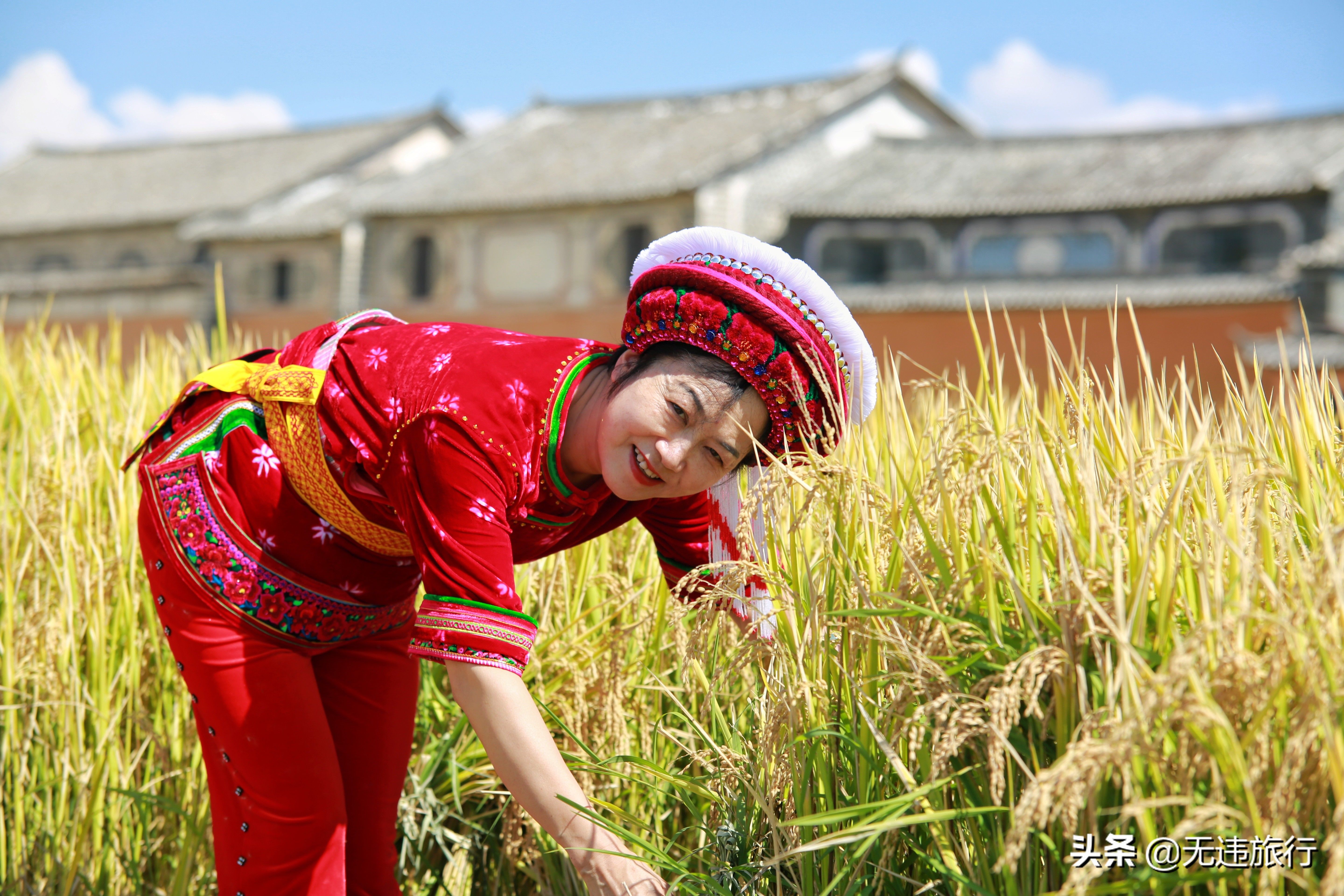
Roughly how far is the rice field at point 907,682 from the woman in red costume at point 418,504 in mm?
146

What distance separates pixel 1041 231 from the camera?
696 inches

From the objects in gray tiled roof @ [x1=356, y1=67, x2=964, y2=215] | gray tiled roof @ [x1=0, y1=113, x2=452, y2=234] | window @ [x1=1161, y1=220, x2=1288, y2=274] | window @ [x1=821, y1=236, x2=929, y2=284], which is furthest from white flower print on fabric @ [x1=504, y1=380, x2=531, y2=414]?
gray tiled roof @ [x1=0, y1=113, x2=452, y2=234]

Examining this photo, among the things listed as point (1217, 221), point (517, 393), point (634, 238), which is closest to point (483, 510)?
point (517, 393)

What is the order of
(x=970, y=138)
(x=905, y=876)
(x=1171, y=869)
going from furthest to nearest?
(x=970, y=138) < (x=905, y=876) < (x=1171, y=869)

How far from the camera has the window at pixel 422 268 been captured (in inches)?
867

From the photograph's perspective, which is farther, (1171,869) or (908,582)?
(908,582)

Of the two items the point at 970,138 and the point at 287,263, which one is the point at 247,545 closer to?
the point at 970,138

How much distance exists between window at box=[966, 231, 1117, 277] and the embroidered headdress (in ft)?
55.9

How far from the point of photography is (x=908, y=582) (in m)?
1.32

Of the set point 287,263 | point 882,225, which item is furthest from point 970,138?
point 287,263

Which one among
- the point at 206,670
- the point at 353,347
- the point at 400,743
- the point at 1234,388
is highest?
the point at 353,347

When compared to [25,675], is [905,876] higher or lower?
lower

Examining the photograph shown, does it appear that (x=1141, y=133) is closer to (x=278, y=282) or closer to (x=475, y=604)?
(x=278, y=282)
------------------------------------------------------------
*Problem details*
Can you reproduce the data, starting at the line containing "How far from the point" and ending at the end of the data, with "furthest" changed to "farthest" and nothing else altered, giving only those lines?

*The reply*
How far from the point of photography is (x=908, y=582) (in m)?
1.32

Of the set point 287,263 | point 882,225, which item is farthest from point 970,138?
point 287,263

Which one among
- the point at 206,670
- the point at 353,347
- the point at 400,743
- the point at 1234,388
is highest?
the point at 353,347

When compared to [25,675], is [905,876] higher or lower?
lower

Examining the photograph shown, does it appear that (x=1141, y=133) is closer to (x=278, y=282) or closer to (x=475, y=604)?
(x=278, y=282)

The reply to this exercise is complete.